Our commentary on the cover of the Star Tribune Op-Ex section Sunday offers incisive and constructive analysis, outlining the public policies that Greater Minnesota needs for a thriving and more equitable future. We make our case by revisiting the town of Olivia, 15 years after the Star Tribune published an in-depth series that captured the hopes and fears of a fragile community at a time of crisis in the ag economy. We interviewed folks who were in the original series, and who told us that these are the vital ingredients for competitiveness and quality of life: embracing racial diversity, investing in local human capital and health care, and “place-making’’ by providing attractive local amenities. Watch for more story-telling in 2018 as we expand our research and advocacy around a “One Minnesota” theme and policy framework in connection with our One Minnesota Rural Equity Project.
With growing bipartisan support, Minnesota has made significant progress in investing in our state’s earliest learners, but much work remains. The new governor elected in 2018 will play a pivotal role in deciding the direction and priority level for early childhood education and child care. Growth & Justice is co-sponsoring gubernatorial candidate forums focused on this crucial long-term economic investment. The forum for DFL candidates was held in October and a second forum for Republican candidates will be held from 5:30 to 6:30 p.m. Wednesday Dec. 6, at the People Serving People’s Center of Excellence, at 2400 Park Ave.
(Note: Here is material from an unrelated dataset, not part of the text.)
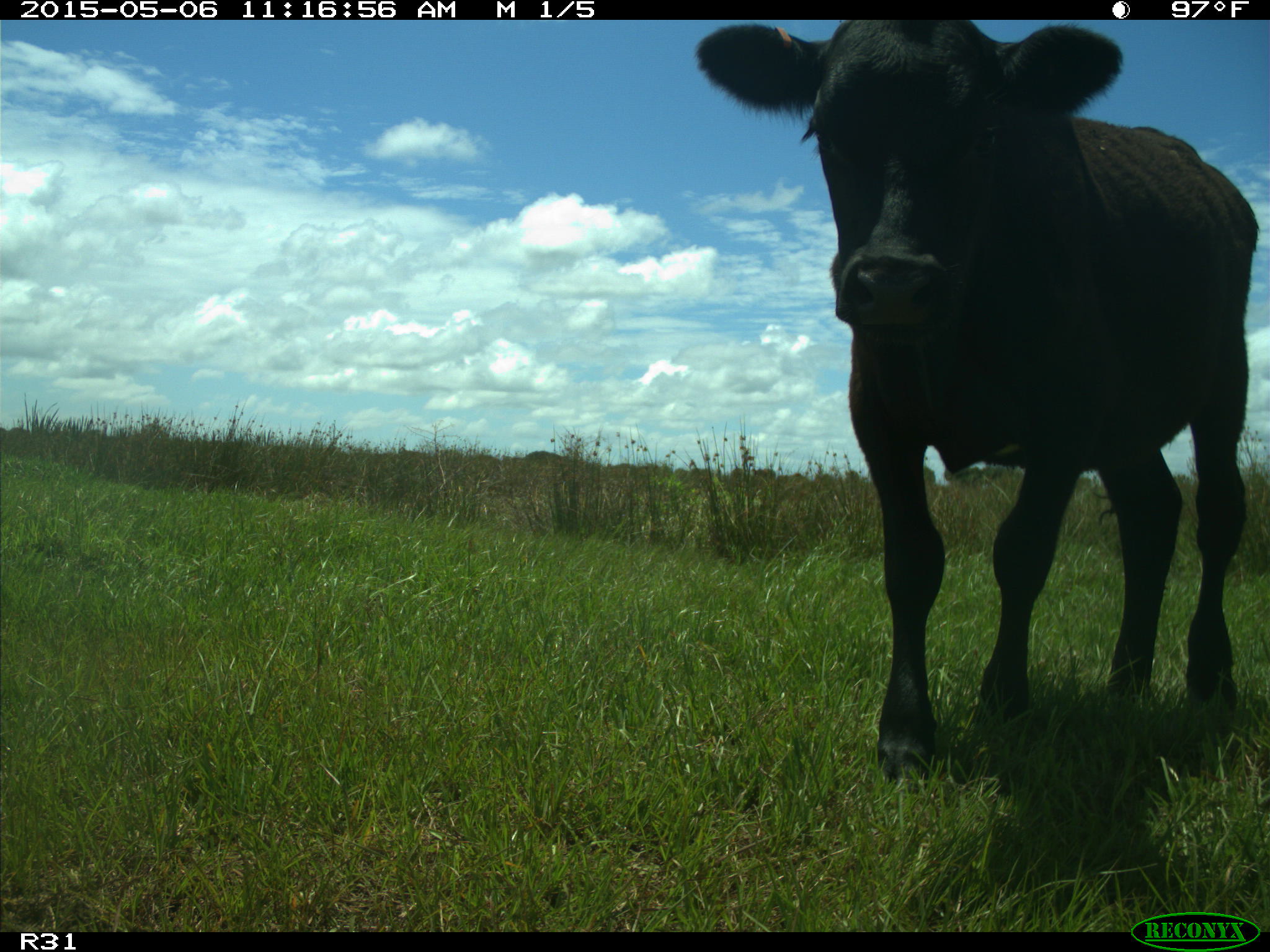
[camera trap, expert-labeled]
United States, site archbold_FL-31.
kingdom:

South, Minneapolis. For an encouraging national overview showing how broad and bi-partisan the early childhood education movement has become, we recommend an outstanding report issued this fall by the Bipartisan Policy Center in Washington D.C.
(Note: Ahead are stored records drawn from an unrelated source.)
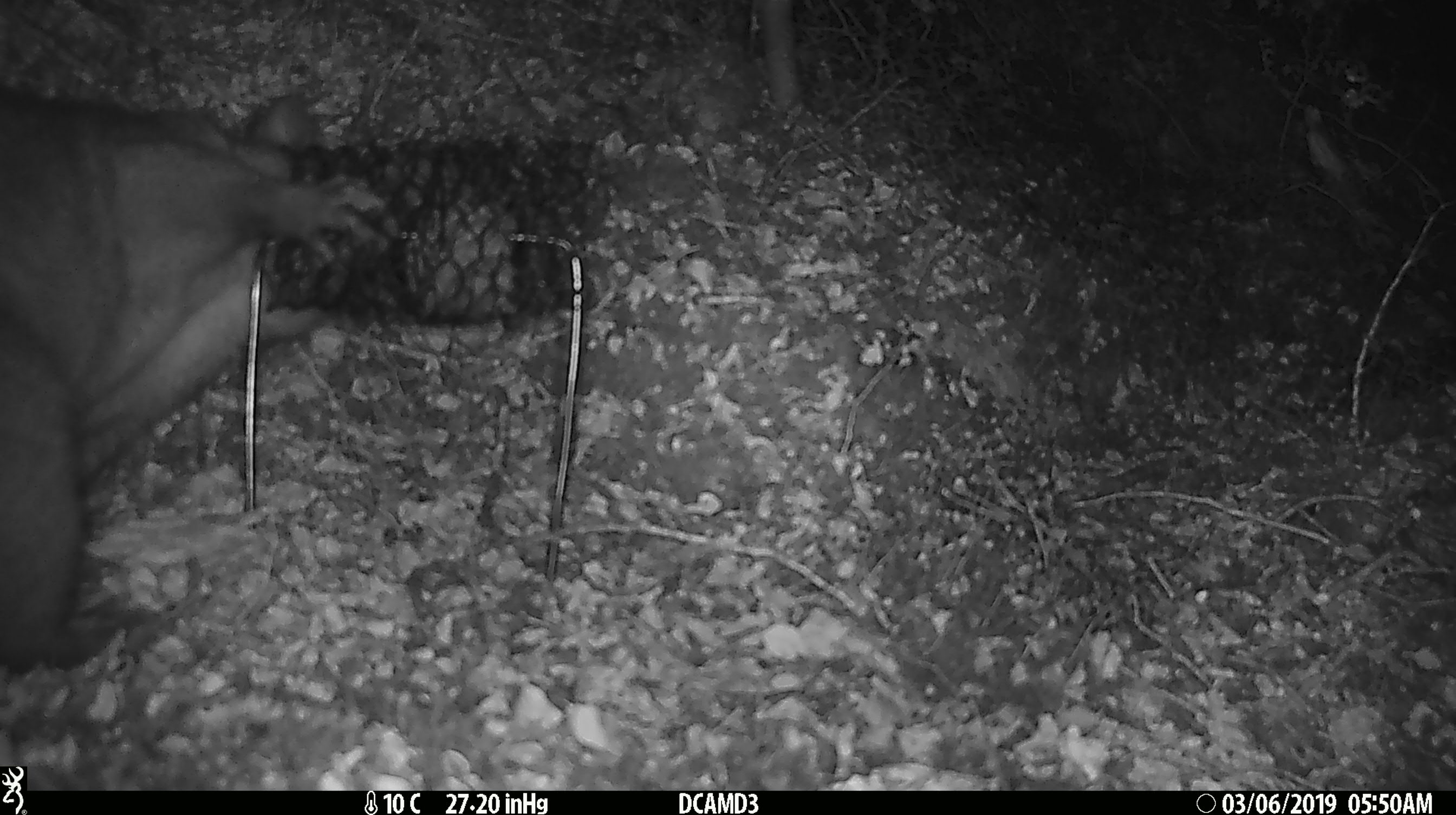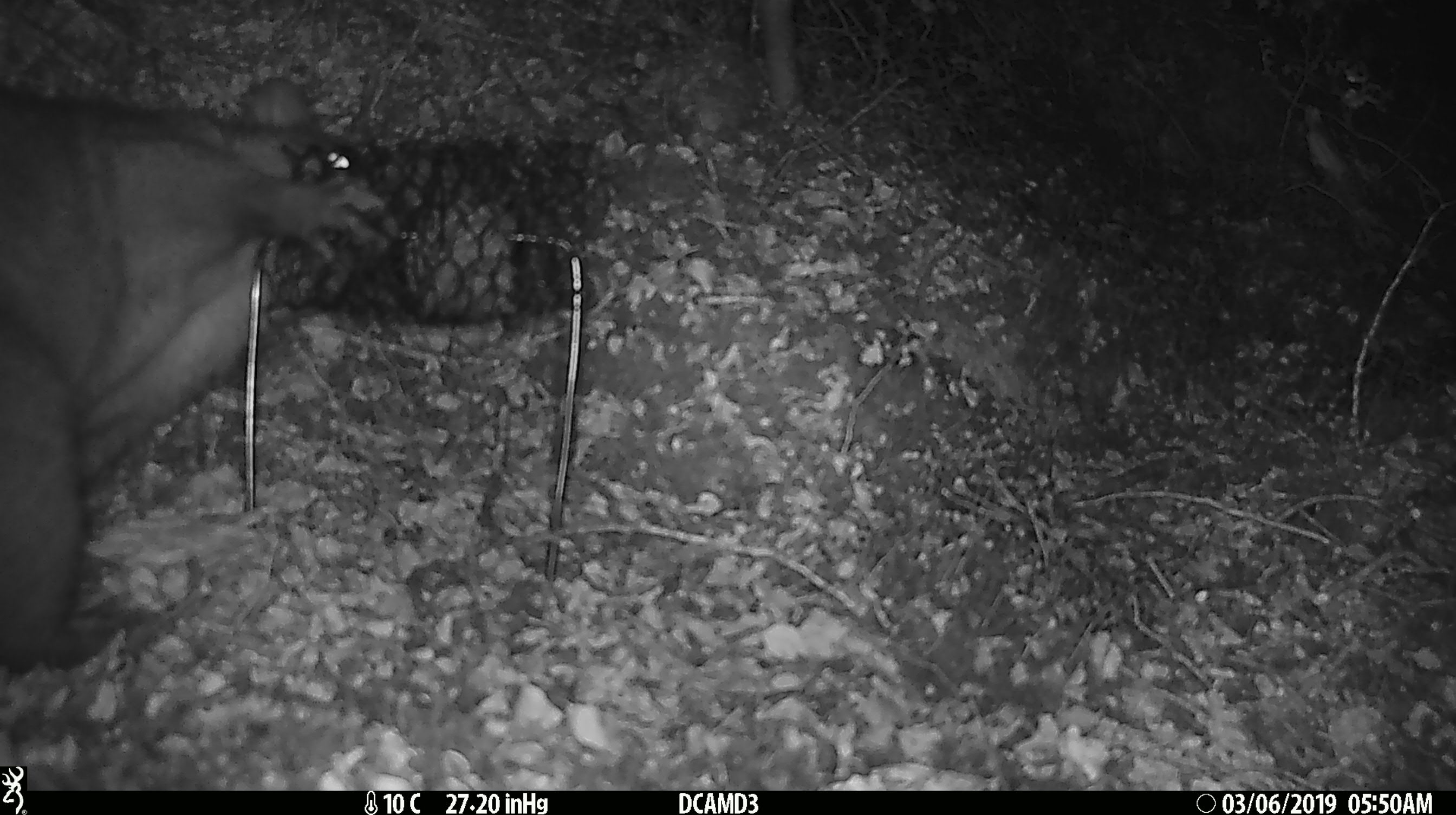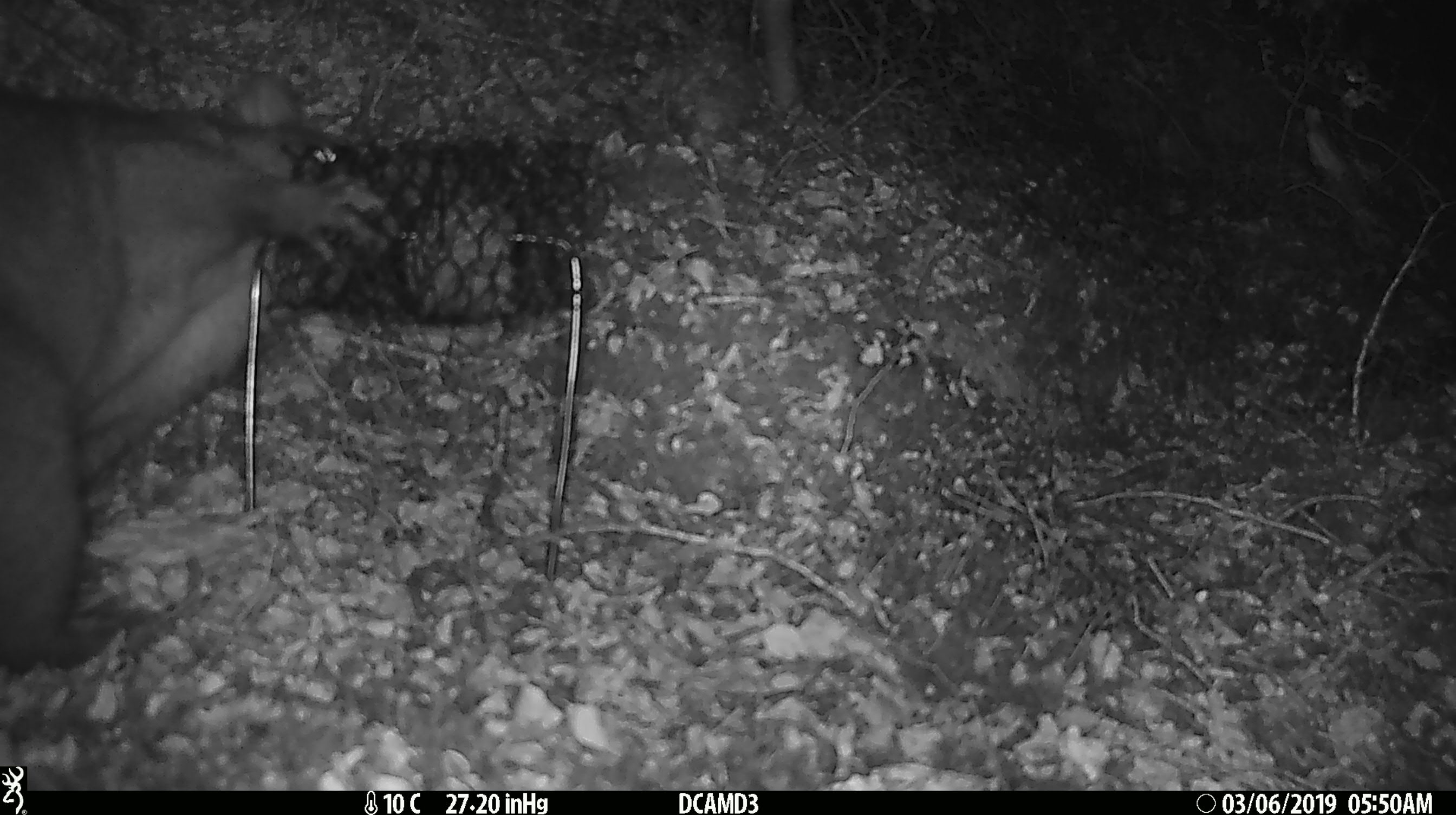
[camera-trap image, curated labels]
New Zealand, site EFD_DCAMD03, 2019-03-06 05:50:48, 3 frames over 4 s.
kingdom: Animalia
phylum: Chordata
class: Mammalia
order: Diprotodontia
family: Phalangeridae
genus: Trichosurus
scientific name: Trichosurus vulpecula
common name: common brushtail possum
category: possum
In a persuasive article focusing on Greater Minnesota infrastructure, Star Tribune reporter Pam Louwagie cites authoritative estimates that Minnesota needs to re-invest almost $12 billion over the next 20 years in its aging wastewater and drinking water systems. Growth & Justice was consulted for this article, as we are among the state’s leading advocates for ample investment in public and private infrastructure, from broadband capacity to highways to mass transit in urban areas and mobility for rural regions. We helped achieve some success in boosting investment in water infrastructure in the 2017 Legislature. Our partner in this effort is the Coalition of Greater Minnesota Cities (CGMC), and we like how CGMC Senior Lobbyist Bradley Peterson, made the case for much larger and more frequent bonding bills in 2018 and beyond. “You need to pass several years worth of bonding bills with that (2017) level of funding in order to begin to meet these needs.’’
“We can’t wait. It’ll just cost us more. Materials go up. Labor costs go up. Standards change.’’ Granite Falls Mayor Dave Smiglewski, making the case in the Star Tribune article cited above for much more reinvestment in water and wastewater systems in Greater Minnesota.